Eastvale Sixth Grader Eliminated in Sixth Round of National Spelling Bee

Connor Forbes
Connor Forbes
5 Min Read
Victoria Li. CNUSD

Victoria Li and a Great Showing at the National Spelling Bee

EASTVALE (CNS) – A sixth-grader at Philistine Rondo School of Discovery in Eastvale was eliminated in the sixth round of the Scripps National Spelling Bee Wednesday in National Harbor, Maryland when she misspelled ablegate.

Victoria Li gave the fourth letter of the noun meaning a papal envoy on a special mission as an “i” instead of an “e.”

The 11-year-old was among 16 spellers eliminated in the sixth round as the field was reduced to 57.

Victoria was among the 16 spellers tying for 58th. She and all the other quarterfinalists receive a $100 gift card and a commemorative pin from the Scripps National Spelling Bee.

All the spellers receive a prize package, including bee souvenirs and an official certificate of participation from the dictionary publisher Merriam- Webster; a one-year subscription to Merriam- Webster Unabridged Online; a 2025 U.S. Mint proof set; and a one-year subscription to Britannica Online Premium News-O-Matic.

Victoria began Wednesday’s competition at the Gaylord National Resort & Convention Center by correctly spelling protreptic, a noun meaning an utterance (such as a speech) designed to instruct and persuade.

In the fifth round, Victoria chose the correct answer to the vocabulary question, “What does it mean to gesticulate?” which was “to move the body or limbs when talking.”

The second question in each of the four segments of the bee — preliminaries, quarterfinals, semifinals and finals — is a multiple-choice vocabulary question.

Victoria was among 99 spellers from the original field of 243 to advance to the quarterfinals after scoring high enough on the third-round written test administered to contestants who had correctly spelled their first- round word correctly and provided the correct answer to the second-round vocabulary question.

The scores of the written test were not released. Those who scored at least 13 on the test advanced to the quarterfinals, bee organizers said. The maximum score was 35.

Under bee rules, spellers were grouped by their number of correct answers. The number of spellers of advancing was determined by identifying the group whose minimum score resulted in as close to 100 quarterfinalists as possible.

The field was 165 entering the written test.

In Tuesday’s first round, Victoria correctly spelled morion — a high- crested helmet with no visor. In the second round, she was asked the vocabulary question, “What is cadence?” and correctly selected “vocal rhythm.”

Victoria qualified for the national bee by winning by the 47th annual Riverside County Spelling Bee in March, correctly spelling tersanctus, a hymn or invocation praising God as the thrice-holy deity, to end the nearly four- hour, 23-round competition.

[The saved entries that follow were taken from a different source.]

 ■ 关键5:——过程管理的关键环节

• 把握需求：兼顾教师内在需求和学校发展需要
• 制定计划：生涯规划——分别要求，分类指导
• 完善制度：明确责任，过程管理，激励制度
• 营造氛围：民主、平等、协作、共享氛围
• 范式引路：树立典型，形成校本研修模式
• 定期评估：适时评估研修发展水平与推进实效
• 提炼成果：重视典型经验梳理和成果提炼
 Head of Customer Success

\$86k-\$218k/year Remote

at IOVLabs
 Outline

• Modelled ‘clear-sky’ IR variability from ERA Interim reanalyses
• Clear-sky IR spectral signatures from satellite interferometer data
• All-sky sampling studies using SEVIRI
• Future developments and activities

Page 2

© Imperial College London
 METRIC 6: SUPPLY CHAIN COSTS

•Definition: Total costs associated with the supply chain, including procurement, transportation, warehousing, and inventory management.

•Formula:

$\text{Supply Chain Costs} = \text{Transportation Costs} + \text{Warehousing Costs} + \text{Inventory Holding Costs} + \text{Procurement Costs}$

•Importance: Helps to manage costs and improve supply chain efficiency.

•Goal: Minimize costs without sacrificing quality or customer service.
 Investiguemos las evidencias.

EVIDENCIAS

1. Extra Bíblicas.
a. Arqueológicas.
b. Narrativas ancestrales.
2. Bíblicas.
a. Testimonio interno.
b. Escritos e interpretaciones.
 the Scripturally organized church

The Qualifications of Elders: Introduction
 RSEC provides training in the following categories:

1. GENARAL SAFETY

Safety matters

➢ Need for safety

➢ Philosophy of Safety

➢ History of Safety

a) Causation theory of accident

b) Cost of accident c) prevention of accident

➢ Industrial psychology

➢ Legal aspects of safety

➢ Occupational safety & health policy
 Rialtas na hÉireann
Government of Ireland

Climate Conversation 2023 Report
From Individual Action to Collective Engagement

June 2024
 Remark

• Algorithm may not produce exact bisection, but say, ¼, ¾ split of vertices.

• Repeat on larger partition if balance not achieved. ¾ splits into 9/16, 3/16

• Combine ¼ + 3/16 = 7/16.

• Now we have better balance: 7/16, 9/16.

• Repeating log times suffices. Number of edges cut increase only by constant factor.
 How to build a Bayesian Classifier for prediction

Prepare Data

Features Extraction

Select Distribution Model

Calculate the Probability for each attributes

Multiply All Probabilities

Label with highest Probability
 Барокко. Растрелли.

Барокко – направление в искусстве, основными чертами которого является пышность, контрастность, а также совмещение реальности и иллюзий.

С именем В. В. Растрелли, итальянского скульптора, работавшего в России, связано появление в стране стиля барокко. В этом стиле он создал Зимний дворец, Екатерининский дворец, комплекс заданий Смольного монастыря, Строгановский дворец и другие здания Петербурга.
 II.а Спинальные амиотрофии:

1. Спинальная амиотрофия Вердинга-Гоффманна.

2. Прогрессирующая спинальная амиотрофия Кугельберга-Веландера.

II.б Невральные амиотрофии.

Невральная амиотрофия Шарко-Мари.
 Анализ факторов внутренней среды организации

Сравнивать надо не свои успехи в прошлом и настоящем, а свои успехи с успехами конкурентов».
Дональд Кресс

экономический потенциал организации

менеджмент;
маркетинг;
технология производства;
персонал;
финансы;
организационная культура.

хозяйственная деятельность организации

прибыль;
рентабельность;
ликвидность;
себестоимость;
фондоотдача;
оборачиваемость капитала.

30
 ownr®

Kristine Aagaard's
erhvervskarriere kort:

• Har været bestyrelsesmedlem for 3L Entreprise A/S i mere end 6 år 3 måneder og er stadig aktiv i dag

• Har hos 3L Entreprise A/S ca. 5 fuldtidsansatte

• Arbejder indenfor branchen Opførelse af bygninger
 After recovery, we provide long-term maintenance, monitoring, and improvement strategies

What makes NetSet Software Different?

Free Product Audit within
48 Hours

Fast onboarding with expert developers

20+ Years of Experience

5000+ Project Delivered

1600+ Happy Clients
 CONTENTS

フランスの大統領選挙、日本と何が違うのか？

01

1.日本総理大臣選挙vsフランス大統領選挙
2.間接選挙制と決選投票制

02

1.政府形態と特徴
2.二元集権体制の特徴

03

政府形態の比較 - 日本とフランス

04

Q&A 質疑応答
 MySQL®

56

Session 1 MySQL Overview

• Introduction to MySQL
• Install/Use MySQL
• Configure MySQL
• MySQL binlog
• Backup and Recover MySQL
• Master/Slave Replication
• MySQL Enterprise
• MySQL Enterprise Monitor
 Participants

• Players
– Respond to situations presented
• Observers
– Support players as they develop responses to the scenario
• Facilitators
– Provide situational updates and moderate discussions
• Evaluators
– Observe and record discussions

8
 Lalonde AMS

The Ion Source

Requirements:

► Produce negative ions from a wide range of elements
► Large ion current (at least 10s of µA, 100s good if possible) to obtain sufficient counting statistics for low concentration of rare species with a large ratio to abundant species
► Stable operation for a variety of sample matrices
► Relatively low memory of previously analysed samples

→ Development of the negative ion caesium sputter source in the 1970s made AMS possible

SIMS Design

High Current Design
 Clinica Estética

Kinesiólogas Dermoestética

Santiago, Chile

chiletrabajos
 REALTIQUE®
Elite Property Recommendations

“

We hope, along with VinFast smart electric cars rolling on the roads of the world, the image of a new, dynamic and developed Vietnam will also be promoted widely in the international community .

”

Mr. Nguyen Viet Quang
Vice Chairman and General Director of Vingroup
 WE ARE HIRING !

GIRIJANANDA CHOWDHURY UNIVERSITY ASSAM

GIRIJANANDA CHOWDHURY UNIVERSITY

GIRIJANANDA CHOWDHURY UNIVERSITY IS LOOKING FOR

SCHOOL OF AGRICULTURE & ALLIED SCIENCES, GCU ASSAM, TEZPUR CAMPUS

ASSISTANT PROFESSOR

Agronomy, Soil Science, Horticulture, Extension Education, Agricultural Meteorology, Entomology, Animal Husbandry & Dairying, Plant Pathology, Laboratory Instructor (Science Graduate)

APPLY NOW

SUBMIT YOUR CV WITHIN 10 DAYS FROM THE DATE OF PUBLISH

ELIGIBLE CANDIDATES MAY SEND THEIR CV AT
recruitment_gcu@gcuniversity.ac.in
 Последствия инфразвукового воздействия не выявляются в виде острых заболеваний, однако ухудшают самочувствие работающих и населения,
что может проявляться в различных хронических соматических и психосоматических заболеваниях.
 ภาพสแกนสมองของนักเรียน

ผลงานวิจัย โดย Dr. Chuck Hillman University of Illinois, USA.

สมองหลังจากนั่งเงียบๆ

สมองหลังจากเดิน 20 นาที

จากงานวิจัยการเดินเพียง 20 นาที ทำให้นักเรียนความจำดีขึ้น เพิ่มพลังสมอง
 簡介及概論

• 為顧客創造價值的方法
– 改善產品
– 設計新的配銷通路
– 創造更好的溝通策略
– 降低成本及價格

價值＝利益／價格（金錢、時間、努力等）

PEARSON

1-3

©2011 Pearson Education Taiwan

Victoria’s school describes itself as a four-track year-round magnet elementary school with a science, technology, engineering, arts and math instructional framework on all tracks and a Mandarin immersion program on track D.

It is named for the first woman and Black superintendent of the Corona- Norco Unified School District.

The bee began with spellers from all 50 states, the District of Columbia, Puerto Rico, Guam, the U.S. Virgin Islands, Department of Defense schools and five nations outside the United States — the Bahamas, Canada, Ghana, Kuwait and Nigeria.

There were 42 spellers eliminated in the first round and 18 in the second.

The bee is limited to students who have not have passed beyond the eighth grade or an international equivalent on or before Aug. 31, 2024 and who were born on Sept. 1, 2009 or later.

The bee will conclude Thursday. The winner will receive $50,000 from the Scripps National Spelling Bee, $2,500 and a reference library from Merriam- Webster, $400 in reference works from Encyclopedia Britannica including a 1768 Encyclopedia Britannica replica set and a three-year membership to Britannica Online Premium.

This is the 100th anniversary of the first national spelling bee, which was held on June 17, 1925, when the Louisville Courier-Journal invited other newspapers around the country to hold spelling bees and send their champions to Washington, D.C.

This is the 97th edition of the bee. There were no bees in 1943, 1944 and 1945 because of World War II and in 2020 because of the coronavirus pandemic.

Six Californians have won the national bee but none was from Riverside County.